Page extract Start Marker
For even more mountain-madness in Pakistan check our mountaineering in the Hunza Valley. For other travels into the Himalayas on the Subindian Continent check our travels on the Hippy Trail into the Western Indian Himalayas and our exploration of the Eastern Indian Himalayas and Bhutan.
Selected pics during this encounter:
We traveled overland from New Delhi and here we arrive on the border with Pakistan to experience the quite outlandish Wagah Border ceremony. Patriotic throngs flock here to participate in the spectacle while sceaming: Pakistan zindabad! Long live Pakistan!
Lahore is widely regarded as Pakistan's gourmet capital, and most menus are distinctly tailored to suit carnivorous palates.
In both Lahore and Islamabad we slept on the roof of our hostel. It was more cool during the night, and we had an amazing view. We could see that many local workers also sleep outside as many do not have money to pay rent.
A kaleidescope of people and merchandise
Many lovely inexpensive curry and kebab stands to fill your stomach
Buying kebabs for the bus journey on the first leg on the KKH.
Leaving Pir Wadhai bus station bound for Hazara and Indus Kohistan in the North-West Frontier Province
Village near Mansehra. This is a region of forested mountains with a series of broad, fertile valleys.
Stop here to do some trekking. The natural boundaries are the Indus River and the peaks of the Lesser Himalaya. There is a string of nice villages along the river where Hindko and Gujar people live.
The bus is starting to get into problems due to overheating of the engine. This happened several times and eventually the bus would simply give up and break down. Notice the vegetation to the left of Cristoffer. This is hamp (hashish) plants which grow freely in many parts of northern Pakistan.
...simply to kill time while taking a break
The beautiful Alai Valley is a conservative place with Pathan people who are instinctively hospitable.
Page extract End Marker
Work order A:
Reproduce the passage of the Pakistan travel account word for word, starting with "Selected pics during" and going on through "Long live Pakistan!".
Work order B:
Summarize the Pakistan travel account in two sentences.
Dataset extract Start Marker
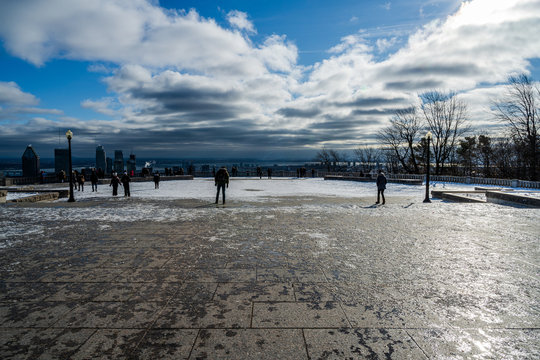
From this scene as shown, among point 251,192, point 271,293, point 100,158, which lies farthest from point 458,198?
point 100,158

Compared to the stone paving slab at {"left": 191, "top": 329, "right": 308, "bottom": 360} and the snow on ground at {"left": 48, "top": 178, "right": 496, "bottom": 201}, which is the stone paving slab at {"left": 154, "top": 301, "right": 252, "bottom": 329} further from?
the snow on ground at {"left": 48, "top": 178, "right": 496, "bottom": 201}

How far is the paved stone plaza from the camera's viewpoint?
9.39 feet

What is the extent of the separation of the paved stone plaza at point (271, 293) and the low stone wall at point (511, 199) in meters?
5.69

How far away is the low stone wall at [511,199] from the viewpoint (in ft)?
40.2

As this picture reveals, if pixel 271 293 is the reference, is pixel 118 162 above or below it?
above

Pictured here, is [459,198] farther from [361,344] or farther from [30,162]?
[30,162]

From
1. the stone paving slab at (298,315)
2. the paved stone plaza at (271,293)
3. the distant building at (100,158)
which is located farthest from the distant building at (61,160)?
the stone paving slab at (298,315)

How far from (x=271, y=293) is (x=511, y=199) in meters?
14.4

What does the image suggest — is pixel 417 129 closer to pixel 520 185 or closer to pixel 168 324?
pixel 520 185

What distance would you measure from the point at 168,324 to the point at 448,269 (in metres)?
4.55

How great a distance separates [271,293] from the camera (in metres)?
4.02

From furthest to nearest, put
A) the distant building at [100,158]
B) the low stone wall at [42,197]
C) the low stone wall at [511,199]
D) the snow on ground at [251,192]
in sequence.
→ the distant building at [100,158] → the snow on ground at [251,192] → the low stone wall at [42,197] → the low stone wall at [511,199]

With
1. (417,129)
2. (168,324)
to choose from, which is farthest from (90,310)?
(417,129)

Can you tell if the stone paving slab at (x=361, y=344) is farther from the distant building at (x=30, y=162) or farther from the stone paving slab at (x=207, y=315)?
the distant building at (x=30, y=162)
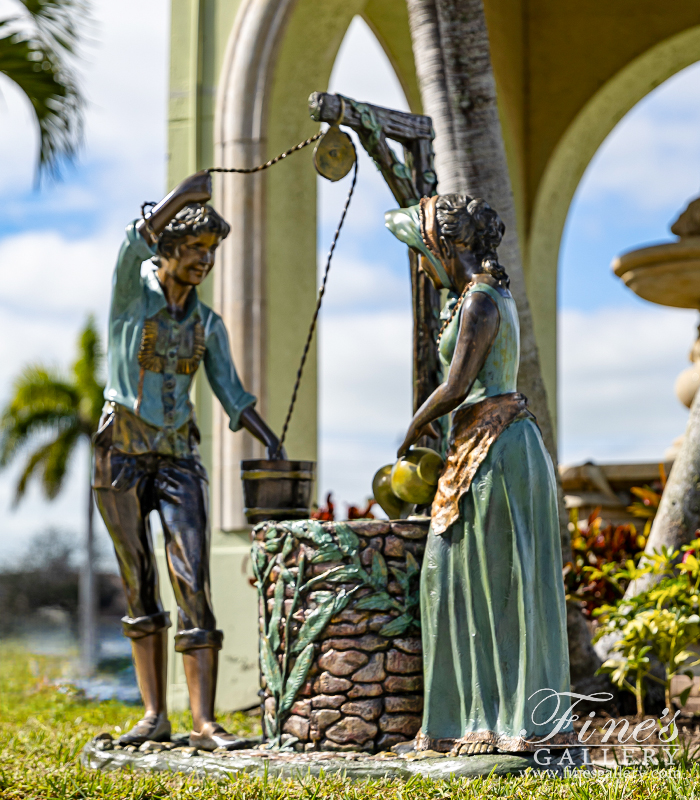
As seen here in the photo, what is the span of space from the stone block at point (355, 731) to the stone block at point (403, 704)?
0.10 m

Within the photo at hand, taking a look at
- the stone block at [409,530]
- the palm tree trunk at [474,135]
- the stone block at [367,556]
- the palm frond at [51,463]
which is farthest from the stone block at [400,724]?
the palm frond at [51,463]

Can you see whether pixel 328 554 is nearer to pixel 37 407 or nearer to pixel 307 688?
pixel 307 688

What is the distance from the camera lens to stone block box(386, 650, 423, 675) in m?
4.65

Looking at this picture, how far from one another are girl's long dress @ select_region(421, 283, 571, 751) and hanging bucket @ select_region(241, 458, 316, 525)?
34.0 inches

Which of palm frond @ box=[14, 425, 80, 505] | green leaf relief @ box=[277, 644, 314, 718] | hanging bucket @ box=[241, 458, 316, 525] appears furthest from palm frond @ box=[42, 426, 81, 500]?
green leaf relief @ box=[277, 644, 314, 718]

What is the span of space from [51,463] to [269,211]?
18.5 meters

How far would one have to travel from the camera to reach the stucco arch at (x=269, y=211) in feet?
25.1

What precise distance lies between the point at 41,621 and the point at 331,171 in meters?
16.2

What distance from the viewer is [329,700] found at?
4.65m

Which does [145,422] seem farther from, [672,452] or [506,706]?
[672,452]

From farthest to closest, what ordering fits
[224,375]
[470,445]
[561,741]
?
[224,375] → [470,445] → [561,741]

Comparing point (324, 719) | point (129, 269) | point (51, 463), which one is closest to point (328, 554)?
point (324, 719)

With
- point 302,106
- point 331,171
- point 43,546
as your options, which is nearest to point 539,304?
point 302,106

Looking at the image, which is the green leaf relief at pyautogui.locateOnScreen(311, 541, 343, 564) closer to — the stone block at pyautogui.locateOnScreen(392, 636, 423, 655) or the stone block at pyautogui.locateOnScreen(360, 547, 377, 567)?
the stone block at pyautogui.locateOnScreen(360, 547, 377, 567)
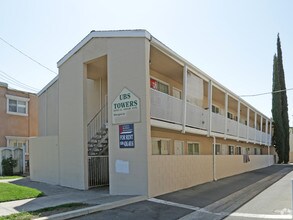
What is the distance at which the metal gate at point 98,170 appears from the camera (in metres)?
14.0

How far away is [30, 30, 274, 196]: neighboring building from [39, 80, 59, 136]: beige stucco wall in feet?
0.17

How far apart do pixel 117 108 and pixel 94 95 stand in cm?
447

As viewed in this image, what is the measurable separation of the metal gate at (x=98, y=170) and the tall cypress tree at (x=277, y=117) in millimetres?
28115

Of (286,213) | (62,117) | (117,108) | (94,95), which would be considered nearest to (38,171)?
(62,117)

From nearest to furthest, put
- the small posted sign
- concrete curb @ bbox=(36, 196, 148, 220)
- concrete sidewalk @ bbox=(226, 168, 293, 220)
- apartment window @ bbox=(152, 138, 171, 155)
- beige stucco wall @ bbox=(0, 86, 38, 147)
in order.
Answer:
Dataset extract End Marker
Task result A:
Selected pics during this encounter:
We traveled overland from New Delhi and here we arrive on the border with Pakistan to experience the quite outlandish Wagah Border ceremony. Patriotic throngs flock here to participate in the spectacle while sceaming: Pakistan zindabad! Long live Pakistan!

Task result B:
The travelers came overland from New Delhi to the Wagah Border ceremony, and in Lahore and Islamabad they slept on the roof of their hostel. They then set out by bus from Pir Wadhai bus station for Hazara and Indus Kohistan, and on the way the engine overheated several times until the bus eventually broke down.